_SELECTED TEXT_:
American tech startup based in New York City

Flok (formerly Loyalblocks) was an American tech startup based in New York City that provides marketing services such as chatbots/AI, customer loyalty programs, mobile apps and CRM services to local businesses.

In January 2017, the company was acquired by Wix.com. Around March 2017, Flok ceased regular communication.

At some point in 2019 Flok communicated to its customers that it would shut down in March 2020.

==Background==
Flok was founded in 2011 by Ido Gaver and Eran Kirshenboim and has offices in Tel Aviv, Israel. In May 2013, Flok secured a $9 million Series A Round from General Catalyst Partners with participation from Founder Collective and existing investor Gemini Israel Ventures. In total, Flok has raised over $18 million in venture capital in three rounds.

In May 2014, Flok announced a self-service loyalty platform for SMBs to build their own programs with beacon integration. At that time, approximately 40,000 businesses were using the service. In 2016, Flok released a turnkey chatbot service for local businesses, and was featured in AdWeek for developing the first weed bot chatbot for a California cannabis business.

==Services==
Flok offered an eponymous customer-facing app, that consumers use to receive rewards and deals from partner businesses, and a Flok business app for merchants to manage the platform.

_GIVEN ENTRIES_:
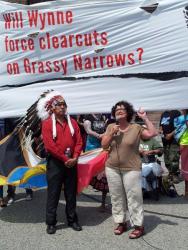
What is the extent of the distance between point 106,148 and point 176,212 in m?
1.69

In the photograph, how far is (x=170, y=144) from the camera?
27.5 feet

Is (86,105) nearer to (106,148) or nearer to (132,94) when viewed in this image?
(132,94)

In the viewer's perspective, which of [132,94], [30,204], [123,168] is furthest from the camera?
[30,204]

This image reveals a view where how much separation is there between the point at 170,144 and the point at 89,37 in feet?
10.2

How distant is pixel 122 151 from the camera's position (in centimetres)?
520

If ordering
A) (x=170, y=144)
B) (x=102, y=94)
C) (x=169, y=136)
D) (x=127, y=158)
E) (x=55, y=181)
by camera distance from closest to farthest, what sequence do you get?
1. (x=127, y=158)
2. (x=55, y=181)
3. (x=102, y=94)
4. (x=169, y=136)
5. (x=170, y=144)

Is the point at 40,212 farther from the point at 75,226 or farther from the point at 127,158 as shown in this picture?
the point at 127,158

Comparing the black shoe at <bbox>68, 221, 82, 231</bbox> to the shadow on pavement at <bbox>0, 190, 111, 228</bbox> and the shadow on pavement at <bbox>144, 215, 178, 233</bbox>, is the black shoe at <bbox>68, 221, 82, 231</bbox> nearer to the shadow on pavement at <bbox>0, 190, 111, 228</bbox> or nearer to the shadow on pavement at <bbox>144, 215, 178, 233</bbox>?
the shadow on pavement at <bbox>0, 190, 111, 228</bbox>

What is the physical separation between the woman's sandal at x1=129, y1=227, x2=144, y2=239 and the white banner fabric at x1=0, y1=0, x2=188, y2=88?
2.11 metres

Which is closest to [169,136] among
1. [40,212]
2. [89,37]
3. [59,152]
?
[89,37]

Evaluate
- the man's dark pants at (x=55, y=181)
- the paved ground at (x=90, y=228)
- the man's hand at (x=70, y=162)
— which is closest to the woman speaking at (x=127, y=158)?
the paved ground at (x=90, y=228)

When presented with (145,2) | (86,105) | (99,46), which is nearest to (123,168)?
(86,105)

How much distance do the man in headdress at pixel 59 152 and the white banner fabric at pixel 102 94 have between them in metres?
0.56

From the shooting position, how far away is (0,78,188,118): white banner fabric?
19.7 feet
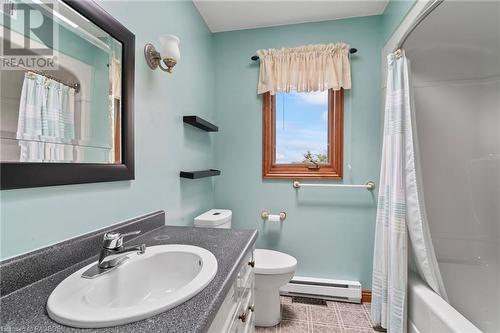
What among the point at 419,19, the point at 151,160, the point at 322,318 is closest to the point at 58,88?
the point at 151,160

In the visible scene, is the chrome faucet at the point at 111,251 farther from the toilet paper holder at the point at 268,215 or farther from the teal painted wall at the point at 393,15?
the teal painted wall at the point at 393,15

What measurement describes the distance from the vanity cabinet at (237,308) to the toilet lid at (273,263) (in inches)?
15.9

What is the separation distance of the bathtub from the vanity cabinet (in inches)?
33.8

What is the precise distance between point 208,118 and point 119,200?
1.23m

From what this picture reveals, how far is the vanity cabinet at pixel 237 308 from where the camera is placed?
26.2 inches

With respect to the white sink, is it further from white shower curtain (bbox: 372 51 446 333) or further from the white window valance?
the white window valance

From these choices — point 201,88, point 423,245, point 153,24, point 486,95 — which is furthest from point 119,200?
point 486,95

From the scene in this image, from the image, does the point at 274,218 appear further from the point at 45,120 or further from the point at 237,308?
the point at 45,120

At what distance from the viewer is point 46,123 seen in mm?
707

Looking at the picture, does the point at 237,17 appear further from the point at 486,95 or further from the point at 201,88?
the point at 486,95

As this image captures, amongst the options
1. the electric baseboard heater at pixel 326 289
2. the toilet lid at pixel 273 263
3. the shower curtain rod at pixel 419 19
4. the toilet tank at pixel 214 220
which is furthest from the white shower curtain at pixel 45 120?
the electric baseboard heater at pixel 326 289

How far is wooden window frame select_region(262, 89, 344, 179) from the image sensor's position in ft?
6.51

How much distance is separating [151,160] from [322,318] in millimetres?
1661

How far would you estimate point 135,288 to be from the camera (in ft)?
2.66
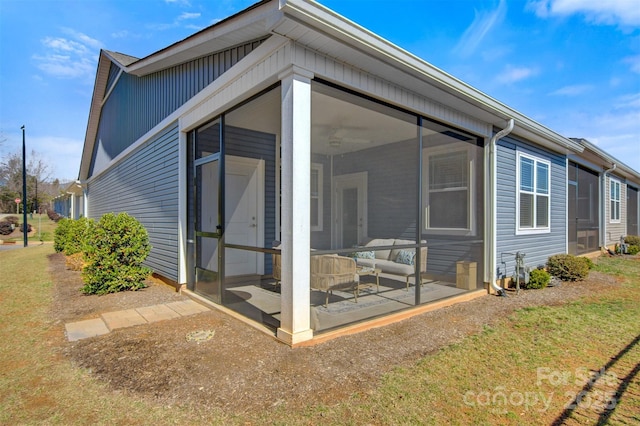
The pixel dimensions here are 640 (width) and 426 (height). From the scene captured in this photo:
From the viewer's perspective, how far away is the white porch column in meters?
2.95

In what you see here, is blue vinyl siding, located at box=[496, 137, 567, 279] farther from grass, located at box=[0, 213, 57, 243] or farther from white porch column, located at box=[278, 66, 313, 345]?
grass, located at box=[0, 213, 57, 243]

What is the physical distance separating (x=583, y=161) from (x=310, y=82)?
9.62 metres

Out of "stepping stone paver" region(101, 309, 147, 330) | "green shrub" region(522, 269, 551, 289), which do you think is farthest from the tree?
"green shrub" region(522, 269, 551, 289)

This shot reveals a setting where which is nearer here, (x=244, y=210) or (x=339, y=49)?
(x=339, y=49)

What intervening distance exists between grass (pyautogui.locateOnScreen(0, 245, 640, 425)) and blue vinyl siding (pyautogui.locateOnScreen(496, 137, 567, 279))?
79.5 inches

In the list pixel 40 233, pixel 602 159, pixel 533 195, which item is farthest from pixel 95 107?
pixel 602 159

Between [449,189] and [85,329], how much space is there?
19.0 feet

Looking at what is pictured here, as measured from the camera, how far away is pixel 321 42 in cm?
292

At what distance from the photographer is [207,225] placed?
501cm

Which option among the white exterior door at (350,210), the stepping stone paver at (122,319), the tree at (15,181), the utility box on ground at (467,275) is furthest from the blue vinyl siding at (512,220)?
the tree at (15,181)

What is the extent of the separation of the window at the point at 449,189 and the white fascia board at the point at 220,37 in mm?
3941

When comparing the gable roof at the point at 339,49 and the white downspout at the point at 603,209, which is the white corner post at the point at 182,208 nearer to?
the gable roof at the point at 339,49

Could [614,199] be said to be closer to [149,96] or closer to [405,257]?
[405,257]

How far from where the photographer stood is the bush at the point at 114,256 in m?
5.25
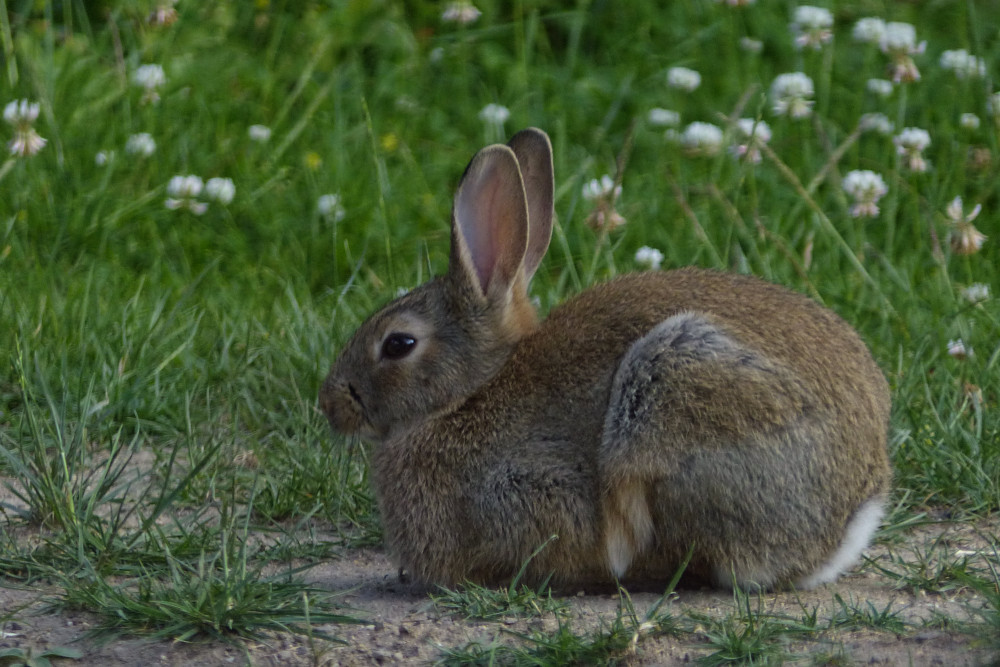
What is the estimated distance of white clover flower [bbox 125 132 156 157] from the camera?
6883mm

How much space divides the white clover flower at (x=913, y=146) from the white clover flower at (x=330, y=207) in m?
2.43

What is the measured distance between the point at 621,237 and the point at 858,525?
2518 millimetres

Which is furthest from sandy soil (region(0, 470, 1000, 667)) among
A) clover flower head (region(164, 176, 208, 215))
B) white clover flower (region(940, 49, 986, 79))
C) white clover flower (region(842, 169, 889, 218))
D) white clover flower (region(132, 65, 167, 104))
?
white clover flower (region(940, 49, 986, 79))

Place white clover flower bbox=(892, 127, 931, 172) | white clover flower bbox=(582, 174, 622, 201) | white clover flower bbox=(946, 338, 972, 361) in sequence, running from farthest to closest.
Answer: white clover flower bbox=(892, 127, 931, 172), white clover flower bbox=(582, 174, 622, 201), white clover flower bbox=(946, 338, 972, 361)

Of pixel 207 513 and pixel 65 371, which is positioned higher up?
pixel 65 371

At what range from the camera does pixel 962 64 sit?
733 centimetres

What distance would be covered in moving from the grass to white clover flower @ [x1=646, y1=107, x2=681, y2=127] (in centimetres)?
11

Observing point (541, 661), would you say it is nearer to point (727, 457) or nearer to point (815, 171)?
point (727, 457)

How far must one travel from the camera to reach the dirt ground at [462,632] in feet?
11.7

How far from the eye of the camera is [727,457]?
3.90 metres

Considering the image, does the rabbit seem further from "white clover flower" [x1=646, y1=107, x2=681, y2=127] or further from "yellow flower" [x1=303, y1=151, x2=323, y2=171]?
"white clover flower" [x1=646, y1=107, x2=681, y2=127]

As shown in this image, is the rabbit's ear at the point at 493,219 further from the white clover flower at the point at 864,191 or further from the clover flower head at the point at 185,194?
the clover flower head at the point at 185,194

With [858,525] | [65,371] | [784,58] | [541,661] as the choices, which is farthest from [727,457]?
[784,58]

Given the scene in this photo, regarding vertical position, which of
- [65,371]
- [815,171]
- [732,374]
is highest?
[732,374]
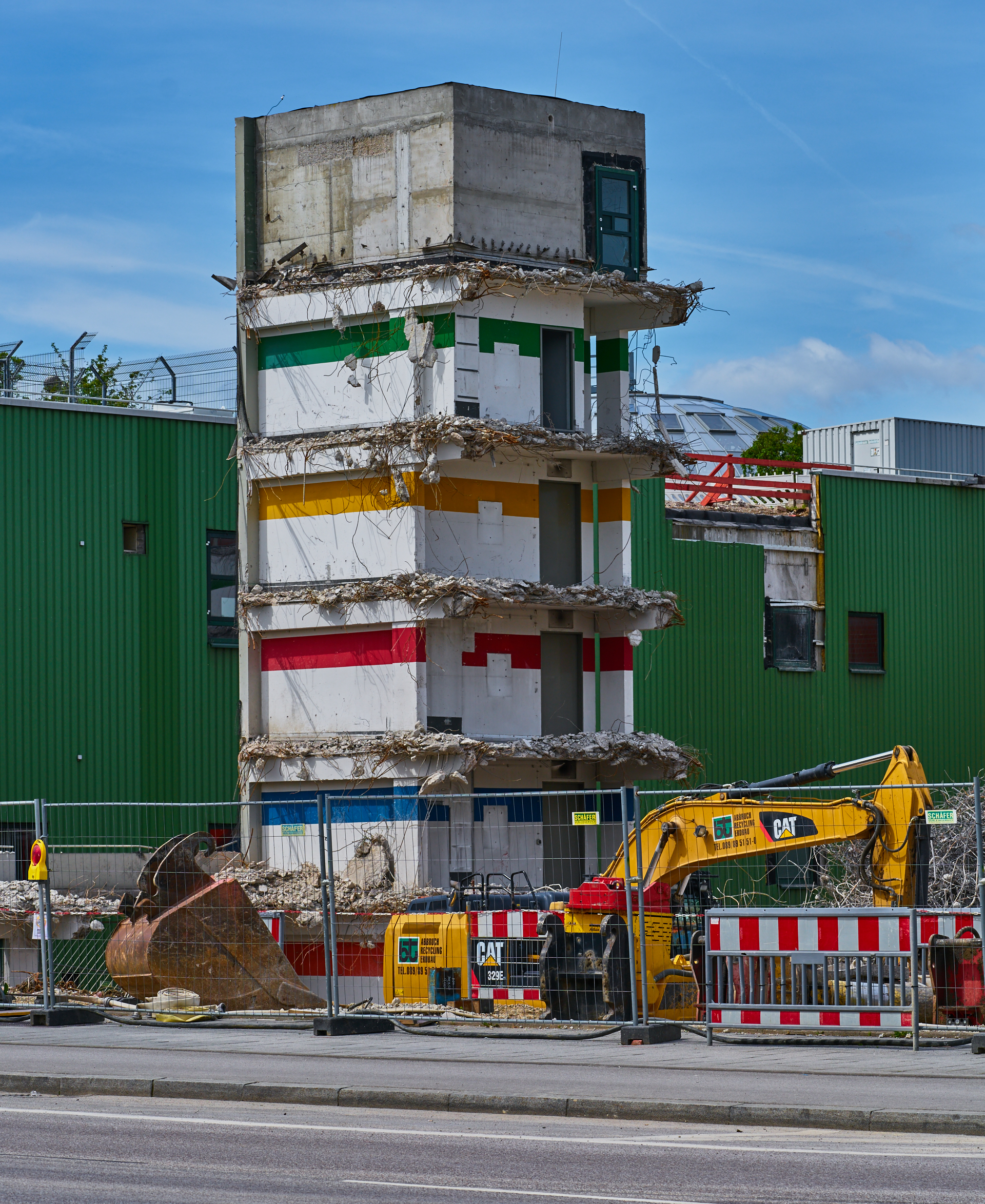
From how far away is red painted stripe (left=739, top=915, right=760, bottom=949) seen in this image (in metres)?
17.7

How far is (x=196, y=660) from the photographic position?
37219 millimetres

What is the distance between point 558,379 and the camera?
29.4 meters

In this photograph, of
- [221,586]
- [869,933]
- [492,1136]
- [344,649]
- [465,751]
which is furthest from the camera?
[221,586]

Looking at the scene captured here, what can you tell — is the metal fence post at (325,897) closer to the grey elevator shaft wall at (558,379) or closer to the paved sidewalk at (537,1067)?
the paved sidewalk at (537,1067)

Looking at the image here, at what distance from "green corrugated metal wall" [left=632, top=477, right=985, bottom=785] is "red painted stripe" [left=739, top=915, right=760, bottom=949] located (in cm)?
2411

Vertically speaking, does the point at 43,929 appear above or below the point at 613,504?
below

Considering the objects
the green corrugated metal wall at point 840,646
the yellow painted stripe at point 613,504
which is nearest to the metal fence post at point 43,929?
the yellow painted stripe at point 613,504

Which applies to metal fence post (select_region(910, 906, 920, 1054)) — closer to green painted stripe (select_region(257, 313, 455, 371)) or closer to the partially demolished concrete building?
the partially demolished concrete building

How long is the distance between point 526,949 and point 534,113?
13.8 m

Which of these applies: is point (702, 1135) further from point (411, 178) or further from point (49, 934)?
point (411, 178)

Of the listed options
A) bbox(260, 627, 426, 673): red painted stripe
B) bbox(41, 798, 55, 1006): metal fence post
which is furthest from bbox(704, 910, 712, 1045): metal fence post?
bbox(260, 627, 426, 673): red painted stripe

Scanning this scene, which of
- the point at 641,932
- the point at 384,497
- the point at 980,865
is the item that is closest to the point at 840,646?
the point at 384,497

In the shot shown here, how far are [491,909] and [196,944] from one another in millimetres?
3389

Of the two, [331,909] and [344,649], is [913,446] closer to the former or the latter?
[344,649]
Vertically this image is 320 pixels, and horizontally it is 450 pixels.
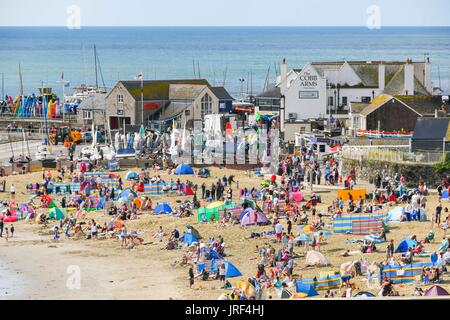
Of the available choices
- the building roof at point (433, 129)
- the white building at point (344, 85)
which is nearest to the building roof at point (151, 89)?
the white building at point (344, 85)

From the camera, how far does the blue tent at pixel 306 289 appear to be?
28.6 m

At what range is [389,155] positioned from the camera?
4909 centimetres

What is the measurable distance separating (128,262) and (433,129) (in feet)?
66.3

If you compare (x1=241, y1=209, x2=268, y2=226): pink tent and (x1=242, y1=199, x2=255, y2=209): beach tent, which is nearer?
(x1=241, y1=209, x2=268, y2=226): pink tent

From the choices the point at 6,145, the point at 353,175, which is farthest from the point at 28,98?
the point at 353,175

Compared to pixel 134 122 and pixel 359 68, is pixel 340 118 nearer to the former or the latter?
pixel 359 68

_WORK ITEM_: Transcribe the passage about Flok in full, keeping every word, line break, and mark of punctuation unchanged. The data has no connection to the passage about Flok.

_RESPONSE_:
American tech startup based in New York City

Flok (formerly Loyalblocks) was an American tech startup based in New York City that provides marketing services such as chatbots/AI, customer loyalty programs, mobile apps and CRM services to local businesses.

In January 2017, the company was acquired by Wix.com. Around March 2017, Flok ceased regular communication.

At some point in 2019 Flok communicated to its customers that it would shut down in March 2020.

==Background==
Flok was founded in 2011 by Ido Gaver and Eran Kirshenboim and has offices in Tel Aviv, Israel. In May 2013, Flok secured a $9 million Series A Round from General Catalyst Partners with participation from Founder Collective and existing investor Gemini Israel Ventures. In total, Flok has raised over $18 million in venture capital in three rounds.

In May 2014, Flok announced a self-service loyalty platform for SMBs to build their own programs with beacon integration. At that time, approximately 40,000 businesses were using the service. In 2016, Flok released a turnkey chatbot service for local businesses, and was featured in AdWeek for developing the first weed bot chatbot for a California cannabis business.

==Services==
Flok offered an eponymous customer-facing app, that consumers use to receive rewards and deals from partner businesses, and a Flok business app for merchants to manage the platform.